Fabiano Ramalho
Por muito tempo
se acreditou que seria possível criar um “pacote” de medidas capaz de reformar
todo o sistema tributário de uma só vez. Era uma visão romântica, que hoje não
existe mais, e que encarava o sistema de Direito Tributário do ponto de vista
eminentemente técnico.
Não que seja
impossível tal reforma ampla, mas as condições políticas atuais não só no Brasil,
mas no mundo globalizado, são desfavoráveis. Atualmente, uma mudança desse porte se
assemelharia mais a uma utopia, preterida em prol da concentração de esforços
nas mudanças pontuais e setoriais, cada um segundo seu próprio conjunto de
interesses públicos e/ou privados.

-- -- --

Tarefas a realizar =>
• A. Diga se cada afirmação concorda com o texto sobre a reforma tributária, respondendo sim ou não e citando literalmente as palavras decisivas: (i) o texto considera impossível uma reforma ampla; (ii) as condições políticas atuais são desfavoráveis também fora do Brasil; (iii) a visão romântica de reforma ainda persiste hoje.
• B. Copie fielmente o trecho do texto sobre a reforma tributária que vai de "Fabiano Ramalho" até "eminentemente técnico.".
• C. Reescreva de forma mais concisa o parágrafo do texto sobre a reforma tributária que começa por “Por muito tempo se acreditou”, mantendo os fatos principais.
As linhas constituem um material separado do texto.

Dados do conjunto =>
-- -- --

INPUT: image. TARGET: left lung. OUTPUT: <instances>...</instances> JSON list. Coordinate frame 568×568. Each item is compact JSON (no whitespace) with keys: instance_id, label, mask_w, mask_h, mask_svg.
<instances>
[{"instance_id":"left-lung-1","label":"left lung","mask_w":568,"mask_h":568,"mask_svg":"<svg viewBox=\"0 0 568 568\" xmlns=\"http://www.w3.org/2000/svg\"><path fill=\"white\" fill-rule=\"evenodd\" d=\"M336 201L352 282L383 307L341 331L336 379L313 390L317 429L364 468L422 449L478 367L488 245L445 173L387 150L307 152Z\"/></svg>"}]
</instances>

-- -- --

Soluções por tarefa =>
• A.
(i) Não: “Não que seja impossível tal reforma ampla”.
(ii) Sim: “as condições políticas atuais não só no Brasil, mas no mundo globalizado, são desfavoráveis”.
(iii) Não: “Era uma visão romântica, que hoje não existe mais”.

• B.
Fabiano Ramalho
Por muito tempo
se acreditou que seria possível criar um “pacote” de medidas capaz de reformar
todo o sistema tributário de uma só vez. Era uma visão romântica, que hoje não
existe mais, e que encarava o sistema de Direito Tributário do ponto de vista
eminentemente técnico.

• C. Durante muito tempo, acreditou-se que um “pacote” de medidas poderia reformar todo o sistema tributário de uma só vez. Essa visão romântica, que tratava o Direito Tributário de um ponto de vista eminentemente técnico, já não existe.